How to create a RuboCop custom cop

Introduction

Ruby is a highly dynamic language. As long as the syntax of the code you write is correct, the program will start running until it finishes or reaches a statement that causes a runtime error. The developer have a lot of freedom to choose how the program interact with the different objects. Since there is not static type check ruby community usually relay a lot on unit testing.

When writing ruby you can still benefit from some help. RuboCop is a static code analyzer with a lot of extensions such as RuboCop Rails.

It catches some basic syntax errors, formatting issues and provide insight into best practices. RuboCop has integrations with the most used code editors for ruby development.

It is possible for everyone to write a new cop (extension) and that is what this post is about, we will create it step by step.

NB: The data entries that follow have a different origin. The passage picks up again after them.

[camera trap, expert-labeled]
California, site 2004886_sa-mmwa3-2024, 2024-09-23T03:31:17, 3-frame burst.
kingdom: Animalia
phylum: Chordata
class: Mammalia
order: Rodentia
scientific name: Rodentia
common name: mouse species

Description of the problem

Imagine you are dealing with some code like this one.

def calculate_new_value(value)
  value * 2
end

array = [1, 2, 3, 4, 5]
result = array.each do |i|
  calculate_new_value(i)
end

Any experienced ruby developer will catch the error but it is not trivial if you have never wrote any ruby code. The author of that snippet intended to get the in result an array with the new values produced after calling calculate_new_value, but instead got the original array back.

each returns the collection you are iterating. To collect the new values produced by your calculation you would need to instead call map.

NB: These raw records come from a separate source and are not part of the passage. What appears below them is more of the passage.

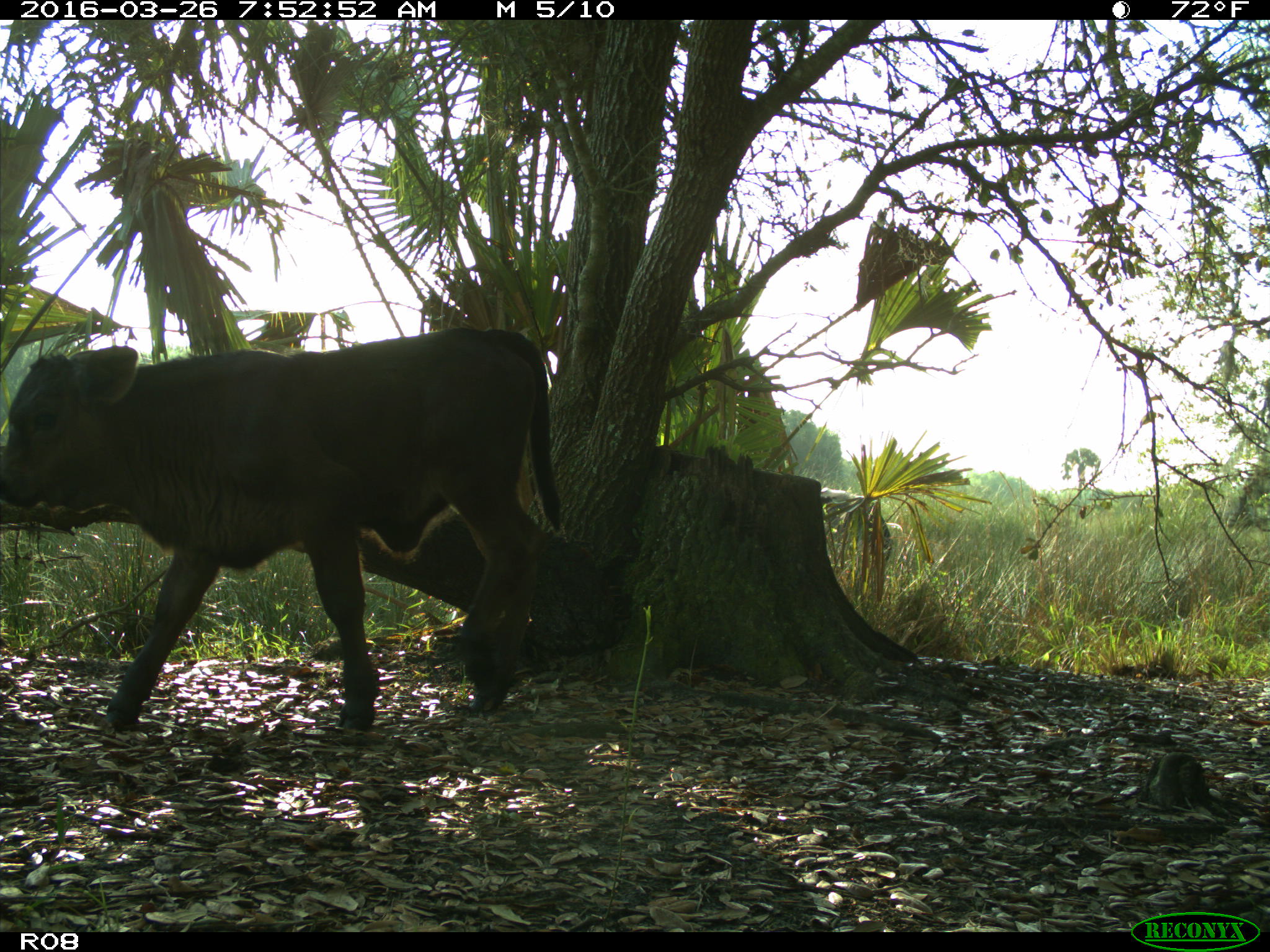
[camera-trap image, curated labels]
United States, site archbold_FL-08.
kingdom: Animalia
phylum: Chordata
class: Mammalia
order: Artiodactyla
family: Bovidae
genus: Bos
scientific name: Bos taurus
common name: domestic cow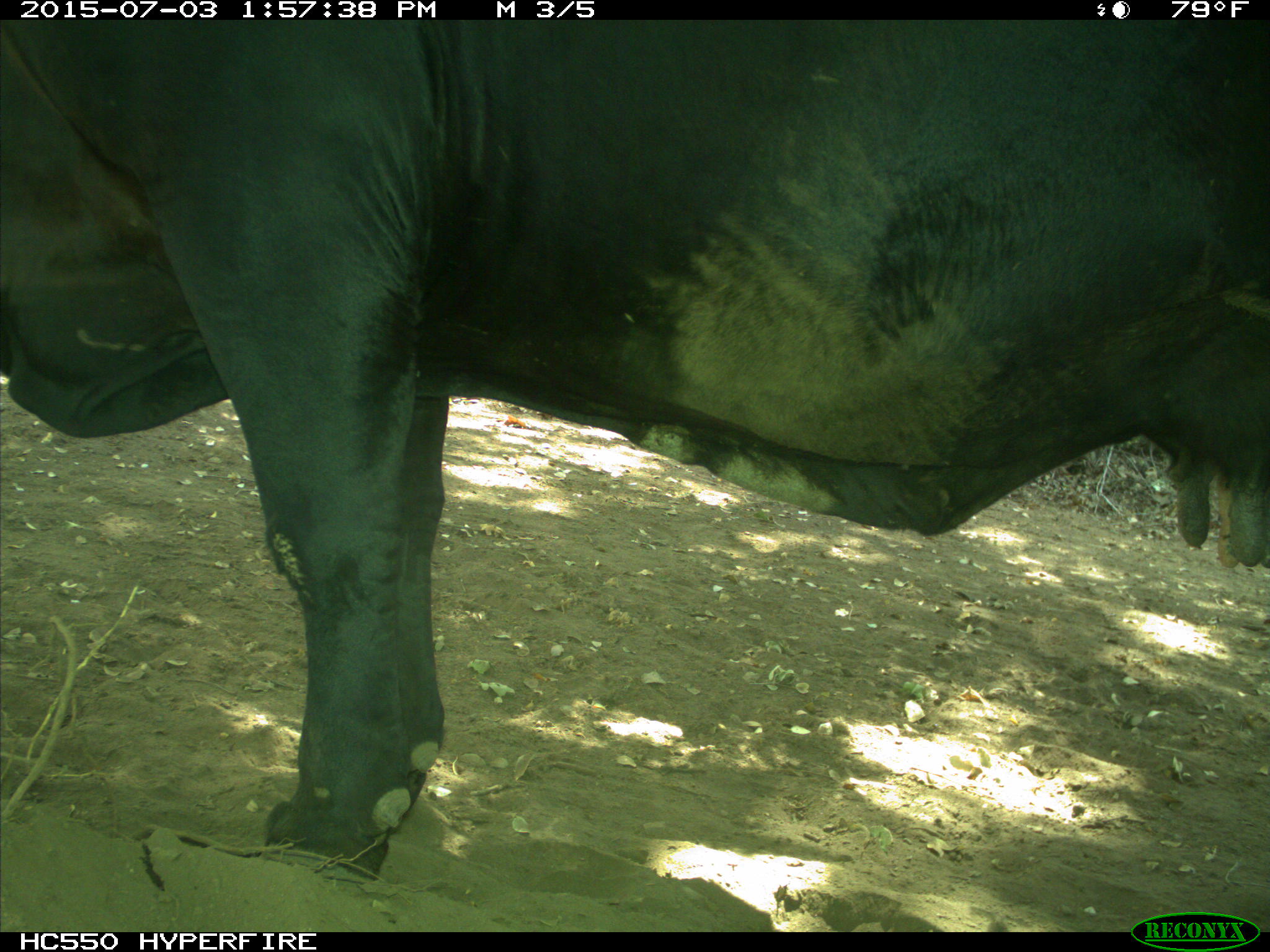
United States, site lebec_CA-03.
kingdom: Animalia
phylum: Chordata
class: Mammalia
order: Artiodactyla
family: Bovidae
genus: Bos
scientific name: Bos taurus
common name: domestic cow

Code like this appear in any large ruby project, and production code is usually more complex. It is useful to have a RuboCop rule to detect when we are assigning the return value of an each block.

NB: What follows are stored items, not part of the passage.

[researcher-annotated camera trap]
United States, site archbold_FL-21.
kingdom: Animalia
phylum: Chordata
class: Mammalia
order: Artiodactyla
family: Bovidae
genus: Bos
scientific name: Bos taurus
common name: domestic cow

In the next section we are going to create a RuboCop extension for that.

How to create a cop

Basic structure

The easiest path to start writing a new cop is using rubocop-extension-generator.

rubocop-extension-generator rubocop-each_return

When running this command it produces the basic structure of a gem, with everything prepared for you to start writing your cop. First thing we need to do is to write some unit tests.

RSpec.describe(RuboCop::Cop::EachReturnValue, :config) do
  subject(:cop) { described_class.new(config) }

  it "adds an offense when using the return value of an each block" do
    expect_offense(<<~RUBY)
      value = a.each {|x| x}
      ^^^^^^^^^^^^^^^^^^^^^^ Do not use the return value of .each
    RUBY
  end

  it "adds an offense when using the return value of an each block when calling an array" do
    expect_offense(<<~RUBY)
      value = [1,2,3].each {|x| x}
      ^^^^^^^^^^^^^^^^^^^^^^^^^^^^ Do not use the return value of .each
    RUBY
  end
end

Writing the cop

We only need the first test case. I like to add a variation to make sure the code does not assume something very specific of the snippet I’m using in my test.

Now you may be wondering, how we do this? should we use regex? any kind of ruby magic you have not been told yet? We are going to use a representation of the code called AST.

An AST is a tree representation of the code, you can see the representation of your code with a tool called ruby-parse.

➜ ruby-parse -e 'value = a.each {|x| x}'
(lvasgn :value
  (block
    (send
      (send nil :a) :each)
    (args
      (procarg0
        (arg :x)))
    (lvar :x)))

As you can imagine this representation helps but it would still be a lot of work to identify the cases we are interested on. RuboCop makes it easier by introducing the Node Pattern.

This pattern is a DSL to help you in the task of identifying sections of the code. So, how would the pattern look in this case?

module RuboCop
  module Cop
    class EachReturnValue < RuboCop::Cop::Base
      def_node_matcher(:array_each?, '(lvasgn _ (block (send _ :each) ...))')

      def on_lvasgn(node)
        if array_each?(node)
          add_offense(node, message: 'Do not use the return value of .each')
        end
      end
    end
  end
end

A lot to digest here, the callbacks offered by RuboCop follow the naming on_#{node_type}, we are interested on the left var assignments so we need to implement on_lvasgn.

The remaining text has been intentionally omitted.